If fruitful, modify it to help multi-user chat sessions.
You should see a few issues here with a message requesting.
Step 2: After reading DS hypothesis for following, causal, and other
requesting procedures, implement every one of them individually into
your System.
2. Building a capacity test system:
Step 1: Write an Android application (no extravagant UI, merely a
few catches) that can embed and inquiry into the hidden Content
Provider. This application ought to have the option to speak with
different gadgets that run your application.
Step 2: After perusing the hypothesis of Chord protocol and DHT,
reenact these protocols in your distributed set up.
For example, Assume I run your application in three emulators.

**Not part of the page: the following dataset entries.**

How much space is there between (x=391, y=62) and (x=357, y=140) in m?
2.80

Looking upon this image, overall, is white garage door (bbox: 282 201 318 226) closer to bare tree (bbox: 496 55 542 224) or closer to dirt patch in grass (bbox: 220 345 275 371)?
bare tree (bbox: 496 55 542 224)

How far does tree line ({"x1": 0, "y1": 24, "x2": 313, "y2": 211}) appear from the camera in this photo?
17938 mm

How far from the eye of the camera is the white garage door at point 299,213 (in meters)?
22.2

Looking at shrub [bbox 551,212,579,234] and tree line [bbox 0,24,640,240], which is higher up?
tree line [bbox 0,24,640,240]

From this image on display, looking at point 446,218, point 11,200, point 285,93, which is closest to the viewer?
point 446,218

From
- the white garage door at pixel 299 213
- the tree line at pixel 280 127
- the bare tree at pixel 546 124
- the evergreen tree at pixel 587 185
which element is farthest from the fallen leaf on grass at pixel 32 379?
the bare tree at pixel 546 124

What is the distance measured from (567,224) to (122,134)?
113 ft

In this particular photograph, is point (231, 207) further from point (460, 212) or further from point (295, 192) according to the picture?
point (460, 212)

These three cases of your application should frame a chord ring and
serve embed/question demands in a distributed style, as indicated
by the chord protocol.
If an emulator goes down, at that point, you ought to have the option
to reassign keys dependent on your hashing calculation to at present
running examples.
WHAT ARE THE APPLICATIONS OF DISTRIBUTED SYSTEMS?
An appropriate system is a gathering of computer cooperating, which
shows up as a single computer to the end-user.
Whenever server traffic grows, one has to redesign the hardware
and programming arrangement of the server to deal with it, which is
known as the vertical scaling. The vertical scaling is excellent.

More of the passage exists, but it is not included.